CRT's & LCD's: The tale of the tape.
A friend asked me today what could be expected between a CRT's life and a LCD's life. His question came from two perspectives. His experience using CRTs and Flat Panel displays in the consumer sector and in medical displays. These are distinctly different applications and the life of each is affected by the application. The two technologies age differently, but there are some things that can be compared.
CRT life is generally defined as the point at which luminance declines to one half of its original luminance. There are two principle controlling causes.
1. cathode emission current reduction
2. phosphor aging (general loss in overall electron to photon conversion efficiency)
A subset of uniform phosphor screen aging known as differential aging or image burn creates noticeable localized areas of lower screen luminance which hastens the end of the CRT’s useful life.
A CRT's brightness will decline rapidly in the first few thousand hours and level off. So there could be a very noticeable difference in a CRTs performance in those first few thousand hours. In entertainment TV application a CRT could last well over 50,000 hours. Due to the relatively low cathode emission current densities which is inversely proportional to the relatively limited number of TV lines of resolution output.

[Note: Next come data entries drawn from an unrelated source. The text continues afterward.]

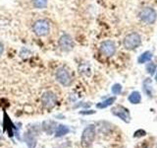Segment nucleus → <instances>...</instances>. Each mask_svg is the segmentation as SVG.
Returning <instances> with one entry per match:
<instances>
[{
  "mask_svg": "<svg viewBox=\"0 0 157 148\" xmlns=\"http://www.w3.org/2000/svg\"><path fill=\"white\" fill-rule=\"evenodd\" d=\"M33 31L37 37L47 36L50 32V24L45 19H40L34 22L33 26Z\"/></svg>",
  "mask_w": 157,
  "mask_h": 148,
  "instance_id": "obj_1",
  "label": "nucleus"
},
{
  "mask_svg": "<svg viewBox=\"0 0 157 148\" xmlns=\"http://www.w3.org/2000/svg\"><path fill=\"white\" fill-rule=\"evenodd\" d=\"M95 138V126L94 125H88L86 126L85 130L82 131V147L87 148L90 147L93 140Z\"/></svg>",
  "mask_w": 157,
  "mask_h": 148,
  "instance_id": "obj_2",
  "label": "nucleus"
},
{
  "mask_svg": "<svg viewBox=\"0 0 157 148\" xmlns=\"http://www.w3.org/2000/svg\"><path fill=\"white\" fill-rule=\"evenodd\" d=\"M139 17L144 23L151 25V24H154V22L156 21L157 14L154 9H152L150 7H144L140 11Z\"/></svg>",
  "mask_w": 157,
  "mask_h": 148,
  "instance_id": "obj_3",
  "label": "nucleus"
},
{
  "mask_svg": "<svg viewBox=\"0 0 157 148\" xmlns=\"http://www.w3.org/2000/svg\"><path fill=\"white\" fill-rule=\"evenodd\" d=\"M141 43V38L136 32L127 35L124 39V47L127 49H135Z\"/></svg>",
  "mask_w": 157,
  "mask_h": 148,
  "instance_id": "obj_4",
  "label": "nucleus"
},
{
  "mask_svg": "<svg viewBox=\"0 0 157 148\" xmlns=\"http://www.w3.org/2000/svg\"><path fill=\"white\" fill-rule=\"evenodd\" d=\"M55 76H56V80L64 87H68L71 85L72 77H71L70 72H69L66 68H64V67L58 68Z\"/></svg>",
  "mask_w": 157,
  "mask_h": 148,
  "instance_id": "obj_5",
  "label": "nucleus"
},
{
  "mask_svg": "<svg viewBox=\"0 0 157 148\" xmlns=\"http://www.w3.org/2000/svg\"><path fill=\"white\" fill-rule=\"evenodd\" d=\"M99 51L104 56L110 57L116 51V44L113 41H110V39H108V41H104V42H102L100 43Z\"/></svg>",
  "mask_w": 157,
  "mask_h": 148,
  "instance_id": "obj_6",
  "label": "nucleus"
},
{
  "mask_svg": "<svg viewBox=\"0 0 157 148\" xmlns=\"http://www.w3.org/2000/svg\"><path fill=\"white\" fill-rule=\"evenodd\" d=\"M41 103L44 108L47 109V110H50V109L55 107L57 104V97L54 93L47 91L41 96Z\"/></svg>",
  "mask_w": 157,
  "mask_h": 148,
  "instance_id": "obj_7",
  "label": "nucleus"
},
{
  "mask_svg": "<svg viewBox=\"0 0 157 148\" xmlns=\"http://www.w3.org/2000/svg\"><path fill=\"white\" fill-rule=\"evenodd\" d=\"M58 44L63 51H70L74 48V41L68 34H63L58 41Z\"/></svg>",
  "mask_w": 157,
  "mask_h": 148,
  "instance_id": "obj_8",
  "label": "nucleus"
},
{
  "mask_svg": "<svg viewBox=\"0 0 157 148\" xmlns=\"http://www.w3.org/2000/svg\"><path fill=\"white\" fill-rule=\"evenodd\" d=\"M112 113H113V115H115L116 117H120L122 121H124L126 122H130V120H131L130 113L126 108L118 106L114 109H112Z\"/></svg>",
  "mask_w": 157,
  "mask_h": 148,
  "instance_id": "obj_9",
  "label": "nucleus"
},
{
  "mask_svg": "<svg viewBox=\"0 0 157 148\" xmlns=\"http://www.w3.org/2000/svg\"><path fill=\"white\" fill-rule=\"evenodd\" d=\"M25 140H26L29 148H34L36 144V139L34 133L31 130H29L27 133H25Z\"/></svg>",
  "mask_w": 157,
  "mask_h": 148,
  "instance_id": "obj_10",
  "label": "nucleus"
},
{
  "mask_svg": "<svg viewBox=\"0 0 157 148\" xmlns=\"http://www.w3.org/2000/svg\"><path fill=\"white\" fill-rule=\"evenodd\" d=\"M13 128H14V125H12L11 121L8 118V116L6 113H4V120H3V130L4 131H8V135L9 136H13Z\"/></svg>",
  "mask_w": 157,
  "mask_h": 148,
  "instance_id": "obj_11",
  "label": "nucleus"
},
{
  "mask_svg": "<svg viewBox=\"0 0 157 148\" xmlns=\"http://www.w3.org/2000/svg\"><path fill=\"white\" fill-rule=\"evenodd\" d=\"M55 126H56V122L53 121H45L42 123V130L46 133H48V134H51Z\"/></svg>",
  "mask_w": 157,
  "mask_h": 148,
  "instance_id": "obj_12",
  "label": "nucleus"
},
{
  "mask_svg": "<svg viewBox=\"0 0 157 148\" xmlns=\"http://www.w3.org/2000/svg\"><path fill=\"white\" fill-rule=\"evenodd\" d=\"M152 58V53L150 51H144V53H141L140 56L137 58V62L142 64V63H145V62H149Z\"/></svg>",
  "mask_w": 157,
  "mask_h": 148,
  "instance_id": "obj_13",
  "label": "nucleus"
},
{
  "mask_svg": "<svg viewBox=\"0 0 157 148\" xmlns=\"http://www.w3.org/2000/svg\"><path fill=\"white\" fill-rule=\"evenodd\" d=\"M128 99H129V101L132 104L136 105V104H139L141 101V95H140V93L139 91H134V92H132L130 94V96Z\"/></svg>",
  "mask_w": 157,
  "mask_h": 148,
  "instance_id": "obj_14",
  "label": "nucleus"
},
{
  "mask_svg": "<svg viewBox=\"0 0 157 148\" xmlns=\"http://www.w3.org/2000/svg\"><path fill=\"white\" fill-rule=\"evenodd\" d=\"M70 131L69 127L67 125H60L57 128H56V131H55V136L56 137H61L66 135L67 133Z\"/></svg>",
  "mask_w": 157,
  "mask_h": 148,
  "instance_id": "obj_15",
  "label": "nucleus"
},
{
  "mask_svg": "<svg viewBox=\"0 0 157 148\" xmlns=\"http://www.w3.org/2000/svg\"><path fill=\"white\" fill-rule=\"evenodd\" d=\"M115 100H116V98H115V97L108 98L107 100L103 101V102H101V103H99V104H97L96 107H97V108H99V109H104V108H106V107L111 106L112 104L115 102Z\"/></svg>",
  "mask_w": 157,
  "mask_h": 148,
  "instance_id": "obj_16",
  "label": "nucleus"
},
{
  "mask_svg": "<svg viewBox=\"0 0 157 148\" xmlns=\"http://www.w3.org/2000/svg\"><path fill=\"white\" fill-rule=\"evenodd\" d=\"M33 5L36 9H44L47 6V0H33Z\"/></svg>",
  "mask_w": 157,
  "mask_h": 148,
  "instance_id": "obj_17",
  "label": "nucleus"
},
{
  "mask_svg": "<svg viewBox=\"0 0 157 148\" xmlns=\"http://www.w3.org/2000/svg\"><path fill=\"white\" fill-rule=\"evenodd\" d=\"M155 70H156V65L153 62H148L146 64V71L148 72L150 75H154Z\"/></svg>",
  "mask_w": 157,
  "mask_h": 148,
  "instance_id": "obj_18",
  "label": "nucleus"
},
{
  "mask_svg": "<svg viewBox=\"0 0 157 148\" xmlns=\"http://www.w3.org/2000/svg\"><path fill=\"white\" fill-rule=\"evenodd\" d=\"M122 91V86L120 84H115V85H113L112 87V93L115 94V95H119Z\"/></svg>",
  "mask_w": 157,
  "mask_h": 148,
  "instance_id": "obj_19",
  "label": "nucleus"
},
{
  "mask_svg": "<svg viewBox=\"0 0 157 148\" xmlns=\"http://www.w3.org/2000/svg\"><path fill=\"white\" fill-rule=\"evenodd\" d=\"M3 52H4V46L2 42H0V56H2Z\"/></svg>",
  "mask_w": 157,
  "mask_h": 148,
  "instance_id": "obj_20",
  "label": "nucleus"
},
{
  "mask_svg": "<svg viewBox=\"0 0 157 148\" xmlns=\"http://www.w3.org/2000/svg\"><path fill=\"white\" fill-rule=\"evenodd\" d=\"M80 113L82 115H90V113H94L93 111H90V112H80Z\"/></svg>",
  "mask_w": 157,
  "mask_h": 148,
  "instance_id": "obj_21",
  "label": "nucleus"
},
{
  "mask_svg": "<svg viewBox=\"0 0 157 148\" xmlns=\"http://www.w3.org/2000/svg\"><path fill=\"white\" fill-rule=\"evenodd\" d=\"M155 80L157 81V73H156V76H155Z\"/></svg>",
  "mask_w": 157,
  "mask_h": 148,
  "instance_id": "obj_22",
  "label": "nucleus"
}]
</instances>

Medical applications can limit life to as little as 5,000 to 10,000 hours. High resolution medical applications require higher overall cathode current and higher current densities, causing more rapid emission current decline. CRT life in a desktop monitor application generally falls in between with an expected 20,000 hours of useful life. In industrial applications static image burn in is a very real possibility as an industrial application will typically show the same images all the time. Image burn will cause the CRTs life to dwindle to 10,000 to 15,000 hours.
LCD's luminance is controlled by the luminosity of the backlight / edgelight. The backlights in LCD monitors are almost always CCFL (cold cathode florescent lamps). The life of the backlight is determined by how long it takes until the lamp reaches half of its original luminance. Similar to CRTs phosphors in CCFL’s age and their efficiency declines. LCD's don't suffer from flicker, or image burn just a few years ago that time was about 30,000 hours. Newer lamp technology has increased that time to 60,000 hours to reach half brightness.
As LED's (light emitting diode) become a more cost effective alternative to CCFL's, LCD life will approach 100,000 hours. In medical applications the LCD backlight assemblies will be driven harder as well, but their life is not affected as greatly as a CRT's. In industrial applications the backlight life should approach 50,000 hours, because there is no image burn.
Maybe this is more of an answer than my friend had in mind but engineers aren't exactly known for short answers.